Year 8 students are at an age when they are beginning to flex their wings. Arriving at the beginning of Year 7, they have a timidity and insecurity. A year ago, they had just arrived from primary school and the “big” school was a new and intimidating place, a place where they would pass two metre tall Year 11 students in the corridor and where they would encounter very streetwise students from Years 9 and 10. A year later, there is a new cohort of Year 7 students and the Year 8 classes regard themselves as old hands.
Thus the question about earrings. I am not sure of the answer. Of course, the prohibition of hooped or dangly earrings has a logic about it, there is the possibility of them becoming caught in something. In situations where rows might flare up between students, there is the possibility of the earrings being caught by someone. Insisting that only stud earrings may be worn is a sensible course of action, but why only one pair?
The answer would presumably be that it is part of the school’s uniform policy and, if there is to be a policy, it must be upheld.
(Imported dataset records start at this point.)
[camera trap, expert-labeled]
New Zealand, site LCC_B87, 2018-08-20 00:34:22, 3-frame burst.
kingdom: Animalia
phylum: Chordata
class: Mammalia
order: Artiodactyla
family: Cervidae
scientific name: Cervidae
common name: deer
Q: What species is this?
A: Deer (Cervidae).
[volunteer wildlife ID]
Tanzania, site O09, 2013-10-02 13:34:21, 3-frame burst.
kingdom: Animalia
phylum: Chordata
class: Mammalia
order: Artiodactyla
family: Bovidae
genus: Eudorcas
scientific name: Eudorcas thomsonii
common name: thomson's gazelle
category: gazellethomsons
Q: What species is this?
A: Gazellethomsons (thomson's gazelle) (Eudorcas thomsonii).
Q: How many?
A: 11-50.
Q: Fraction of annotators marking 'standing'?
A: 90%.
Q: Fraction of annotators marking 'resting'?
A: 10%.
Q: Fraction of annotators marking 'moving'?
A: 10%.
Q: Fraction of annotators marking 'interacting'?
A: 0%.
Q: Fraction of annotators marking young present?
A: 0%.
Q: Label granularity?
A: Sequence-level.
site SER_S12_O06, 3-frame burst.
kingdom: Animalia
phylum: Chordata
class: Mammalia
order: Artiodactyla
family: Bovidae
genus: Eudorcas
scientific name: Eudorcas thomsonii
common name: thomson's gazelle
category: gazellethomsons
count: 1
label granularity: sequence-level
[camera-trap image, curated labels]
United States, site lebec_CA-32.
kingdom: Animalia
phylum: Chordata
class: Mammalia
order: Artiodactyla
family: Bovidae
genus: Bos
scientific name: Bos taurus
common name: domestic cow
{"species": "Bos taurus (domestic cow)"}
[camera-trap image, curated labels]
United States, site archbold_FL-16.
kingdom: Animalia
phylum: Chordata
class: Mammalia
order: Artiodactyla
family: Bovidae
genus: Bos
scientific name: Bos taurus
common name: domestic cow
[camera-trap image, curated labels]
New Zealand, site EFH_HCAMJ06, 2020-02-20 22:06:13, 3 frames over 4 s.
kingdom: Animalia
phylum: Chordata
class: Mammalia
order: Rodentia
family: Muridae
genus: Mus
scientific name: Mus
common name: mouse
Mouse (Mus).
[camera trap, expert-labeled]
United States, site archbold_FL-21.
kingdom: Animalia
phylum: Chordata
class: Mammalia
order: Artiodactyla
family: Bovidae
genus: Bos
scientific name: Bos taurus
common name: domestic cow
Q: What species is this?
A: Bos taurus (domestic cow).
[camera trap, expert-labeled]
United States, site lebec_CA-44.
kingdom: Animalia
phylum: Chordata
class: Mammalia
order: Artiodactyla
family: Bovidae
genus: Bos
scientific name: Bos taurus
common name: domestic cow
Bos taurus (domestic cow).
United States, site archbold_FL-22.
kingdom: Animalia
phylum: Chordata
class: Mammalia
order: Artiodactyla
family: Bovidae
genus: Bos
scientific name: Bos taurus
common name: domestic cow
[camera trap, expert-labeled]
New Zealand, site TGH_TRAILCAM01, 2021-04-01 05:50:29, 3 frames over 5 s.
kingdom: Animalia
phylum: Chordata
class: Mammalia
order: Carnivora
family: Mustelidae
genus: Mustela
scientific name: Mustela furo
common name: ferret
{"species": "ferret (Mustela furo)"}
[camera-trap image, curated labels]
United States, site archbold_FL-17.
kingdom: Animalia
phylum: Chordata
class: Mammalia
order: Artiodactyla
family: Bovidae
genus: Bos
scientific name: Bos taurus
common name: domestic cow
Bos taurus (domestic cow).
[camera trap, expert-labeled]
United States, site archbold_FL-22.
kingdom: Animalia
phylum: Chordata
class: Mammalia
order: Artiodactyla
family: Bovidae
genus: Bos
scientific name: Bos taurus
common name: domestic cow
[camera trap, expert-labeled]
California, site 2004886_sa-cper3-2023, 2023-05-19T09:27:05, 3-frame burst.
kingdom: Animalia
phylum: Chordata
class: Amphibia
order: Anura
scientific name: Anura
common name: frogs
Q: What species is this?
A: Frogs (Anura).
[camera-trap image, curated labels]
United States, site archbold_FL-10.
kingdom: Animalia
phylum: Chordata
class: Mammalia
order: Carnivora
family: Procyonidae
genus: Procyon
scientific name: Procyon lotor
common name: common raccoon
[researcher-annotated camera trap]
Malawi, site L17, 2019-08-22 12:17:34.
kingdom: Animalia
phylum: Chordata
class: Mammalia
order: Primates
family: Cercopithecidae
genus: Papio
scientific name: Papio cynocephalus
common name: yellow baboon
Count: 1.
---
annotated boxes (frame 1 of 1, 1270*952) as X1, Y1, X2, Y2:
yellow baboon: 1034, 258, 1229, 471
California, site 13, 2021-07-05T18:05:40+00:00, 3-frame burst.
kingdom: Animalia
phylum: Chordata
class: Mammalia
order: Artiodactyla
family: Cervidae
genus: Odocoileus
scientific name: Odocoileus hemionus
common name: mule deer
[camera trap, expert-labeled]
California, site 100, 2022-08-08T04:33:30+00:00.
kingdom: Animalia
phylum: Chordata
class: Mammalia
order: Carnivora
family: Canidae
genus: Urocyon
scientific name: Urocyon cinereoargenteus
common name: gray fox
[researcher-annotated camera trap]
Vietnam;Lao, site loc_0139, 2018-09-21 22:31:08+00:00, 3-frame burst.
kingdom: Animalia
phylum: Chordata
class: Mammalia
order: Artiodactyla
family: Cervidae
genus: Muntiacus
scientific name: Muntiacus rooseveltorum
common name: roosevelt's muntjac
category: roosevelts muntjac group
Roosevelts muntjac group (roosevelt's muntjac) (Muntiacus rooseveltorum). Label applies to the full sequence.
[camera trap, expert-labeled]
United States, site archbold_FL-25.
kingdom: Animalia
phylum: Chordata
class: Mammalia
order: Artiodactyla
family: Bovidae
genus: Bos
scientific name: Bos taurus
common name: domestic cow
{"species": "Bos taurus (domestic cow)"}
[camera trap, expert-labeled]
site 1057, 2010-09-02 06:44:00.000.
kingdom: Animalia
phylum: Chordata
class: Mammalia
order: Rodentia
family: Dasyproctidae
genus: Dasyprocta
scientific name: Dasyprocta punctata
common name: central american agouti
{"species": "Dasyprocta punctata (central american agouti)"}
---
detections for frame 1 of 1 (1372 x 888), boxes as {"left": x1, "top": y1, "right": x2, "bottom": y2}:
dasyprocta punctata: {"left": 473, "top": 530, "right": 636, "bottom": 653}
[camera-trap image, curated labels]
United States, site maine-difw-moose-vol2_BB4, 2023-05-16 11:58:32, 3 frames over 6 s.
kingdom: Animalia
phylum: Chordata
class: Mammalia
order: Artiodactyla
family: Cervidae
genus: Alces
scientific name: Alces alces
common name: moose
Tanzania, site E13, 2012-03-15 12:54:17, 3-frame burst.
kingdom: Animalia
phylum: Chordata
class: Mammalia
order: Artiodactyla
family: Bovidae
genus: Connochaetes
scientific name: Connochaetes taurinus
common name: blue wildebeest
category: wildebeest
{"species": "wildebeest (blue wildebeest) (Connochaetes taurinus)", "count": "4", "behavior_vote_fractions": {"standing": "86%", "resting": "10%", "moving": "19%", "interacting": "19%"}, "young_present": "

Uniform contributes much to the ethos of an institution. Smart uniform creates a sense of pride, of solidarity, of discipline. Uniform can be a very egalitarian, community-building, identity-creating thing. School colours and ties can become something in which people may take pride years after they have left an institution. But the people concerned, it is a matter of rules.
Had I been a student sitting in the classroom and not a teacher standing at the front, I might have asked a similar question. If something was not perceived to have a detrimental effect upon a student’s capacity to learn, then why was it a rule?
There seems much in the daily life of any school that seems arbitrary. Perhaps being faced with the sheer arbitrariness of school rules is a useful part of the preparation of students for life beyond the school gates.
If school life is arbitrary, it is a model of logic and consistency when compared with life in the adult world where choices are often without logic or consistency. The student who suggested that having a second pair of earrings might not affect one’s education may become a woman who asks questions about why people do what they do, why they spend what they do, why, when there are no rules, they are so dully conventional.